Start of Document excerpt

Distribution Per Unit Increased 3.1% Year-on-Year to 1.85 cents in 1H FY2026

Sabtu, 14 Februari 2026 | 06:17:55 WIB
Lendlease Global Commercial

Strengthened portfolio through the divestment of Jem office and strategic acquisition of a 70% stake in PLQ Mall, deepens exposure to resilient suburban catchments in Singapore.

Key Highlights

  • Lower weighted average cost of debt1 at 2.90% per annum while the interest coverage ratio (“ICR”)2 increased to 1.8 times3.
  • Gearing ratio lowered to 38.4%4 in 1H FY2026.
  • Positive retail rental reversion of 10.4%5 achieved in 1H FY2026.
  • Tenant sales grew 7.2%6 year-to-date. Excluding the inclusion of PLQ Mall, tenant sales recorded a 1.1% increase, reflecting steady underlying performance.
  • Reconfiguration of retail spaces at PLQ Mall has commenced, with the enhancements expected to drive an uplift in rental rates.
  • Secured a two‑year energy tariff contract for the Singapore portfolio at a lower rate, effective 1 July 2026, with estimated reduction in electricity expenses by approximately 15% per annum.

SINGAPORE, Feb. 13, 2026 (GLOBE NEWSWIRE) -- Lendlease Global Commercial Trust Management Pte. Ltd. (the “Manager”), the manager of Lendlease Global Commercial REIT (“Lendlease REIT”), announces its first-half financial results for FY2026.

End of Document excerpt
Start of Record list

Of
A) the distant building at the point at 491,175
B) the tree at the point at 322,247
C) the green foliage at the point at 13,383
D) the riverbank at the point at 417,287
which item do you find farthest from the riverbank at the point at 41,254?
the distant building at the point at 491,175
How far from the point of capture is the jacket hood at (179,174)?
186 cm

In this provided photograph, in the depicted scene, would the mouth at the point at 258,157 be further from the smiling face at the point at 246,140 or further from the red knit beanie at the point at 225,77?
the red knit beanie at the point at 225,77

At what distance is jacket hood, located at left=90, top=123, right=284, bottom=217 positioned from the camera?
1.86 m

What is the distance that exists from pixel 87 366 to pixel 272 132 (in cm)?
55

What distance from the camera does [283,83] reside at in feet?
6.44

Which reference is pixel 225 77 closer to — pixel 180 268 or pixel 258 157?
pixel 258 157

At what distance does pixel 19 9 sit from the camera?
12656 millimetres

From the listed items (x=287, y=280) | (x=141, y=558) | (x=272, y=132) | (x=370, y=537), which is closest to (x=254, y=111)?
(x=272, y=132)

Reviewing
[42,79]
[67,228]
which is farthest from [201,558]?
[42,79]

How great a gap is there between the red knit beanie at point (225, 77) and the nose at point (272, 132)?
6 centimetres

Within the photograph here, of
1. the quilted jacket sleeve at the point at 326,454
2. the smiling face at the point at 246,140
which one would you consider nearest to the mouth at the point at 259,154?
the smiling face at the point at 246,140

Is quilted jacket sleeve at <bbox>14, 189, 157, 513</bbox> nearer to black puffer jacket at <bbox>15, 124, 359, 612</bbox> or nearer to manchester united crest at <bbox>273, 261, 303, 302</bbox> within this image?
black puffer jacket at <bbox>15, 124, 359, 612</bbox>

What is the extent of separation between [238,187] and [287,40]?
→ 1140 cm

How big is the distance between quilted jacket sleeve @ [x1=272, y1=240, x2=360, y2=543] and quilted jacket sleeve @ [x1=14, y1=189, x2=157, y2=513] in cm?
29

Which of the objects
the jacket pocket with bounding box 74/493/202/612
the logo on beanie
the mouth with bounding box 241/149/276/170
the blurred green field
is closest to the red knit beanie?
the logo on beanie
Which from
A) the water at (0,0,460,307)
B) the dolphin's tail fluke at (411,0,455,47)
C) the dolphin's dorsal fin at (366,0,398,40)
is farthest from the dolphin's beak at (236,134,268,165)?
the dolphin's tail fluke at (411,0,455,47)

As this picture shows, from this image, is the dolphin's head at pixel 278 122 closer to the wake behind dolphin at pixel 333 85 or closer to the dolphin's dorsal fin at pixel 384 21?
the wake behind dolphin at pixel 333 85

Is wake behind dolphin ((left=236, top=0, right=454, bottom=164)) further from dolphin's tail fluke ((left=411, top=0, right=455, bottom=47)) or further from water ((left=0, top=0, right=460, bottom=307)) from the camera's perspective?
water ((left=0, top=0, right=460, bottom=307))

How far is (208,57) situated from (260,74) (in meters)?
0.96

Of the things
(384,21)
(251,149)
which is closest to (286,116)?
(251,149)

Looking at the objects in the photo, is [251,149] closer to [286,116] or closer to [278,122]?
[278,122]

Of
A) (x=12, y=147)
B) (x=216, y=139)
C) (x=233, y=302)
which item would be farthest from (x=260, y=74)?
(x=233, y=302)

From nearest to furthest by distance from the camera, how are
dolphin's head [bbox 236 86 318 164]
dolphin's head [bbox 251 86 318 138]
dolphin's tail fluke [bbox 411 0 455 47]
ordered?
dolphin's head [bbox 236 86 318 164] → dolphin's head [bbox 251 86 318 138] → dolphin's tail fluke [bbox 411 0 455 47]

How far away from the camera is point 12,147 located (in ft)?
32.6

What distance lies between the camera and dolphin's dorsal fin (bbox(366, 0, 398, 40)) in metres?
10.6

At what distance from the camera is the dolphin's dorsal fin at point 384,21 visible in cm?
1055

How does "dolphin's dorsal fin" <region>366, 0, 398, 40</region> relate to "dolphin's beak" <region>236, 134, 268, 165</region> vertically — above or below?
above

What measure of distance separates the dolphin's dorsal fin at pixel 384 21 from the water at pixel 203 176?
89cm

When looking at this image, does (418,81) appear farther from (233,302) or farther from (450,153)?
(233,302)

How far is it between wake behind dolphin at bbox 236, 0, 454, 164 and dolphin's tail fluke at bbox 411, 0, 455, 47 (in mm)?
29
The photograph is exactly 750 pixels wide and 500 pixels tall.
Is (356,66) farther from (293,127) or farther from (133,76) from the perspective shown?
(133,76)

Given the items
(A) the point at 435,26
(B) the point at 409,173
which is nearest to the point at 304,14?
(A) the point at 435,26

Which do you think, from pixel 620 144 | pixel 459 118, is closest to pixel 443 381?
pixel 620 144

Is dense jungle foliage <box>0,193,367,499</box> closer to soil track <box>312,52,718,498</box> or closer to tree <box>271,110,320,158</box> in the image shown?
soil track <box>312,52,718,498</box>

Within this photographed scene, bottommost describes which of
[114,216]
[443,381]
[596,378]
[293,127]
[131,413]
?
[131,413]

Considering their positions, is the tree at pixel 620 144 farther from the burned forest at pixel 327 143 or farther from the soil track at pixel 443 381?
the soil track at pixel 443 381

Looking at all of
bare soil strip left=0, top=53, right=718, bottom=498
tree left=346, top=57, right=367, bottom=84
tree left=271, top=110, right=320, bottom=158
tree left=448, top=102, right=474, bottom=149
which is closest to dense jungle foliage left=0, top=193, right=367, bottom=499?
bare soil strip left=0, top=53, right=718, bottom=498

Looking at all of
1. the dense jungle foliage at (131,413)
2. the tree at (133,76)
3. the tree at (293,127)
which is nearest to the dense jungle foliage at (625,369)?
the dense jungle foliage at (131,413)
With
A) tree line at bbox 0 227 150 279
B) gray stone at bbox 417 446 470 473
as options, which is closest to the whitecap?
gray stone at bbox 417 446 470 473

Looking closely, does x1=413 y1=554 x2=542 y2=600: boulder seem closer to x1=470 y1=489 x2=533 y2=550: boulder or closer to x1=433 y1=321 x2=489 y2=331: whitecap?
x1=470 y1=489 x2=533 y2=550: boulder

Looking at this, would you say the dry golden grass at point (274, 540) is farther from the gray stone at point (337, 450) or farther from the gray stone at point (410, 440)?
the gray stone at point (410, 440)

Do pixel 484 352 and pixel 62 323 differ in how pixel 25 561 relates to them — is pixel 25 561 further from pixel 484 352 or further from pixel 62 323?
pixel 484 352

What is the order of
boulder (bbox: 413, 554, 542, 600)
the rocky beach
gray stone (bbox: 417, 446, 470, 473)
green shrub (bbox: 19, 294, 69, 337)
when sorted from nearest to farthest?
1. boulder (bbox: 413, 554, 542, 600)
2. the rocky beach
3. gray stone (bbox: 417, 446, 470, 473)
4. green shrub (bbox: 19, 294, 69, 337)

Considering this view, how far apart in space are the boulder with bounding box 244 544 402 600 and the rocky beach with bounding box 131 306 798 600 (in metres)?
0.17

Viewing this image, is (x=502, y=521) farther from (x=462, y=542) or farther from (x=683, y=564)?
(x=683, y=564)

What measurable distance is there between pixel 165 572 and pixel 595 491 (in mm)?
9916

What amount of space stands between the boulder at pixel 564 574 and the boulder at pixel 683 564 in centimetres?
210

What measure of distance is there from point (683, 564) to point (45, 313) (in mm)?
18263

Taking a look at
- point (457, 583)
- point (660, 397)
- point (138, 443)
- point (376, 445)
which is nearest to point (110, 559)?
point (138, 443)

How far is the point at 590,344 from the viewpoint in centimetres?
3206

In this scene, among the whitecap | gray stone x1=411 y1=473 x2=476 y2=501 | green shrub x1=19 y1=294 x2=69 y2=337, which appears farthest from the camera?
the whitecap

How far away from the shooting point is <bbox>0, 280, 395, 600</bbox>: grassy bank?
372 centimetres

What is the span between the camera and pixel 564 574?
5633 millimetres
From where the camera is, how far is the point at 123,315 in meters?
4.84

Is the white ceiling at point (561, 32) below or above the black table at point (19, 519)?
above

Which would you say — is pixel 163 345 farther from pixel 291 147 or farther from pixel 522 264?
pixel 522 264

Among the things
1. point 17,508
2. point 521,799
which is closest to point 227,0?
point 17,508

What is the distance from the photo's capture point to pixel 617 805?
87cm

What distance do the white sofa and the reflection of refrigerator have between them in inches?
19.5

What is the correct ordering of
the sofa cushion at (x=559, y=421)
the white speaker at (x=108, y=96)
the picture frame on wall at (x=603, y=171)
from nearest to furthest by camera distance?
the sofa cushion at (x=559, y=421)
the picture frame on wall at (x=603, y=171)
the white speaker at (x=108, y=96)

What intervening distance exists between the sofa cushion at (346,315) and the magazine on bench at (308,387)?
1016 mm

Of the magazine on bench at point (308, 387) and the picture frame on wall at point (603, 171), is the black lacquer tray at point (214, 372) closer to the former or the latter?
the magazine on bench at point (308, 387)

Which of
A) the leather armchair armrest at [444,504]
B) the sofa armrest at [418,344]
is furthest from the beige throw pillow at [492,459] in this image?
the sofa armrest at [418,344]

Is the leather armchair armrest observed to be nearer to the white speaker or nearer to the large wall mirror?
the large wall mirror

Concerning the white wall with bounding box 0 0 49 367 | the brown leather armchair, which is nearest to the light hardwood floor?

End of Record list

■ **What you need to do**
A – According to the results release, what stake in PLQ Mall did Lendlease REIT acquire?
B – Return the results release text starting with "Sabtu, 14 Februari" and going on through "in rental rates.".

■ **Per-task answers**
A – A 70% stake.

B –
Sabtu, 14 Februari 2026 | 06:17:55 WIB
Lendlease Global Commercial

Strengthened portfolio through the divestment of Jem office and strategic acquisition of a 70% stake in PLQ Mall, deepens exposure to resilient suburban catchments in Singapore.

Key Highlights

  • Lower weighted average cost of debt1 at 2.90% per annum while the interest coverage ratio (“ICR”)2 increased to 1.8 times3.
  • Gearing ratio lowered to 38.4%4 in 1H FY2026.
  • Positive retail rental reversion of 10.4%5 achieved in 1H FY2026.
  • Tenant sales grew 7.2%6 year-to-date. Excluding the inclusion of PLQ Mall, tenant sales recorded a 1.1% increase, reflecting steady underlying performance.
  • Reconfiguration of retail spaces at PLQ Mall has commenced, with the enhancements expected to drive an uplift in rental rates.